## PROBLEM STATEMENT
Would you please repeat all of the data exactly, omitting the pictures?
###
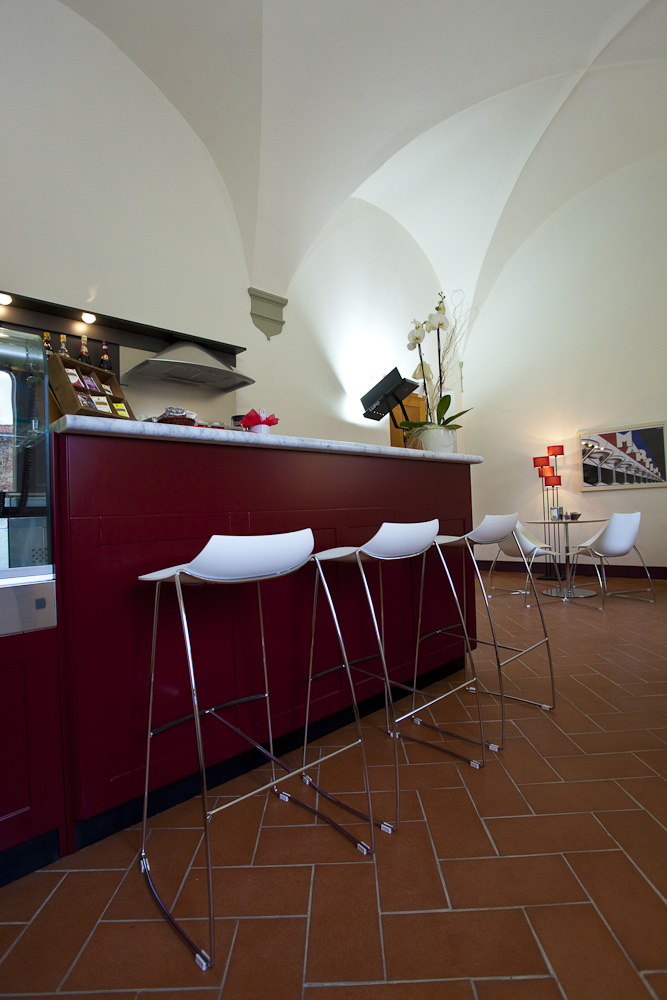 Lounge bar at the hotel de charme in Tuscany
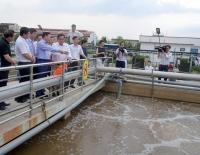 Bộ trưởng Bộ TN&MT Trần Hồng Hà kiểm tra khu vực xử lý nước thải tập trung. Ảnh: Việt Hùng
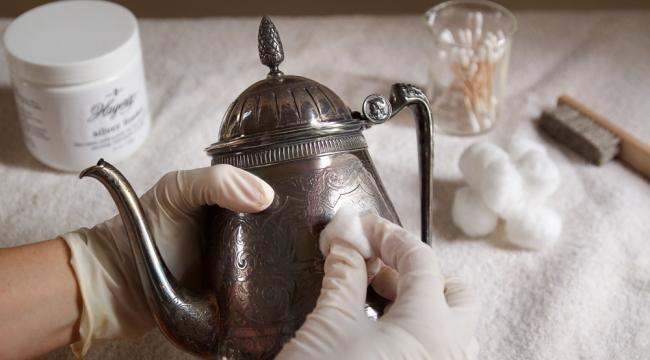 Evde Gümüş Eşyalar Nasıl Parlatılır ?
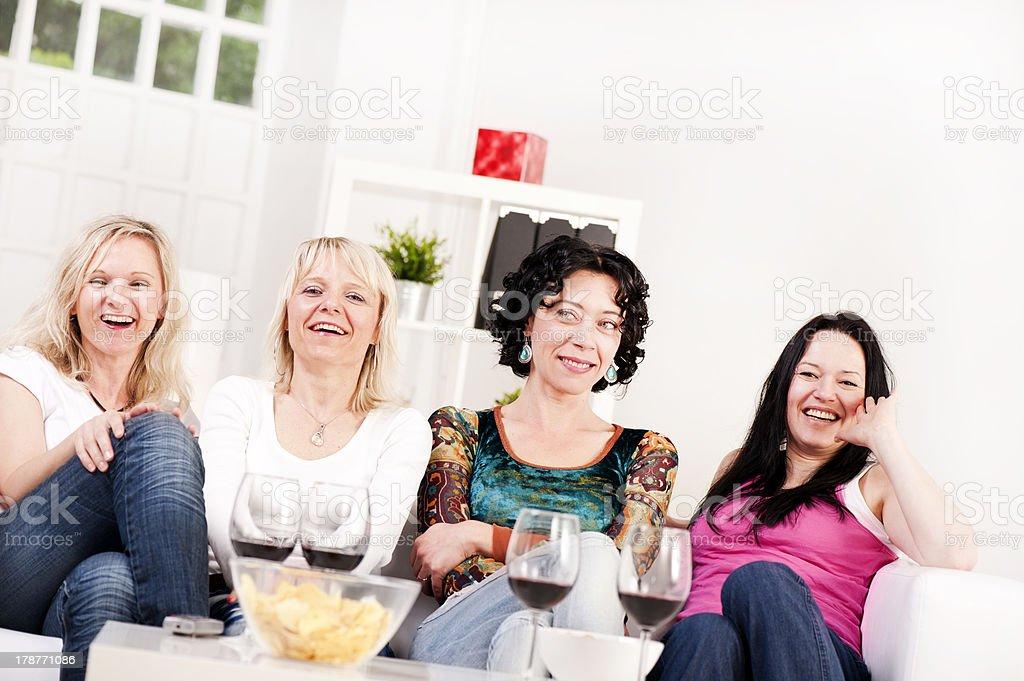 Смотреть вечеринки девушек фото 310-438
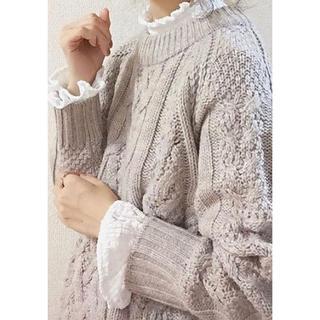 ジーユー(GU)の完売品。GUレースフリルネック♡(Tシャツ(長袖/七分))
###
## WRITTEN ANSWER
 Lounge bar at the hotel de charme in Tuscany
 Bộ trưởng Bộ TN&MT Trần Hồng Hà kiểm tra khu vực xử lý nước thải tập trung. Ảnh: Việt Hùng
 Evde Gümüş Eşyalar Nasıl Parlatılır ?
 Смотреть вечеринки девушек фото 310-438
 ジーユー(GU)の完売品。GUレースフリルネック♡(Tシャツ(長袖/七分))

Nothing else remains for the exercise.